The short-term OpenART project was geared to exposing linked open data for the research dataset, “The London Artworld 1660-1735,” of the Tate Britain art gallery, enabling viewers to learn about activities in the art world of the times. Work for the project required decisions and choices about using open data, starting with considering use cases and identifying entities and relationships. The dataset was modeled and expressed in the Resource Description Framework, using an event – art sales – as the central component of the model. An OpenART ontology was developed to provide domain-specific descriptors and integrated with existing ontologies to provide semantic interoperability. The resulting event-based ontology supported reciprocal statements about entities revolving around an event, as well as references back to other types of information for greater detail. Data was transformed from spreadsheets to RDF documents, served to a data repository and provided with persistent URLs. The OpenART project demonstrated practical approaches to exposing linked open data while enabling sharing and creative reuse of the research data.

fine arts
linked data
metadata
research datasets
ontologies
open source
information reuse

Bulletin, February/March 2012


OpenART: Open Metadata for Art Research at the Tate

by Julie Allinson

OpenART (http://yorkdl.wordpress.com/category/openart) was a six-month project funded by the Joint Information Systems Committee (JISC) in the United Kingdom under their Infrastructure for Resource Discovery Program. A partnership among the University of York, Tate Britain and technical partners Acuity Unlimited, the project’s aim was to design and expose linked open data for the Tate research dataset, “The London Artworld 1660-1735.” The creation of the dataset was partially funded by the Arts and Humanities Research Council (AHRC) as part of a larger project called “Court, Country, City.” The London Artworld 1660-1735 (hereafter London Artworld) is an ongoing research effort, involving Tate and the University of York, to transcribe primary and secondary sources that trace the people, places and activities comprising the art world in London at that time. 

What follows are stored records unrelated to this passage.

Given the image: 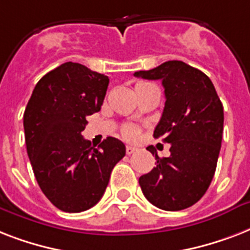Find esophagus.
I'll list each match as a JSON object with an SVG mask.
<instances>
[{
	"label": "esophagus",
	"instance_id": "1",
	"mask_svg": "<svg viewBox=\"0 0 250 250\" xmlns=\"http://www.w3.org/2000/svg\"><path fill=\"white\" fill-rule=\"evenodd\" d=\"M135 152H137V148H135V146H129V145H127V146H125V153H127V154H133V153Z\"/></svg>",
	"mask_w": 250,
	"mask_h": 250
}]
</instances>
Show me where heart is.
<instances>
[{
  "label": "heart",
  "mask_w": 250,
  "mask_h": 250,
  "mask_svg": "<svg viewBox=\"0 0 250 250\" xmlns=\"http://www.w3.org/2000/svg\"><path fill=\"white\" fill-rule=\"evenodd\" d=\"M122 135H123V137H125V140L133 141L136 140L137 137H139V135H140V129H139V127H136V125H125L123 129H122Z\"/></svg>",
  "instance_id": "1"
}]
</instances>
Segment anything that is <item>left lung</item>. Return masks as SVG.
<instances>
[{
	"label": "left lung",
	"mask_w": 250,
	"mask_h": 250,
	"mask_svg": "<svg viewBox=\"0 0 250 250\" xmlns=\"http://www.w3.org/2000/svg\"><path fill=\"white\" fill-rule=\"evenodd\" d=\"M135 76L162 80L165 109L153 136L171 144V156L139 179L150 204L167 211L194 205L205 194L217 168L223 136V105L211 80L182 61H167Z\"/></svg>",
	"instance_id": "1"
}]
</instances>
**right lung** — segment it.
<instances>
[{"instance_id":"1","label":"right lung","mask_w":250,"mask_h":250,"mask_svg":"<svg viewBox=\"0 0 250 250\" xmlns=\"http://www.w3.org/2000/svg\"><path fill=\"white\" fill-rule=\"evenodd\" d=\"M109 78L66 62L39 80L25 107V145L42 193L66 213L90 209L105 193L125 144L107 137L94 148L82 135L101 110Z\"/></svg>"}]
</instances>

Partner efforts around this dataset provided a chance to enhance the planned website for London Artworld (http://artworld.york.ac.uk/) with semantic and open data. Open data in its broadest sense means data that can be made publicly available under a license that permits and promotes wide use. In our context, it also means data exposed in a format that allows for other applications to explore and use the data. In general, OpenART offered partners the opportunity to explore what open data might offer our respective institutions. The Tate, for example, is very interested in how open data might be beneficial throughout its systems, from provenance tracking through curation to its institutional website.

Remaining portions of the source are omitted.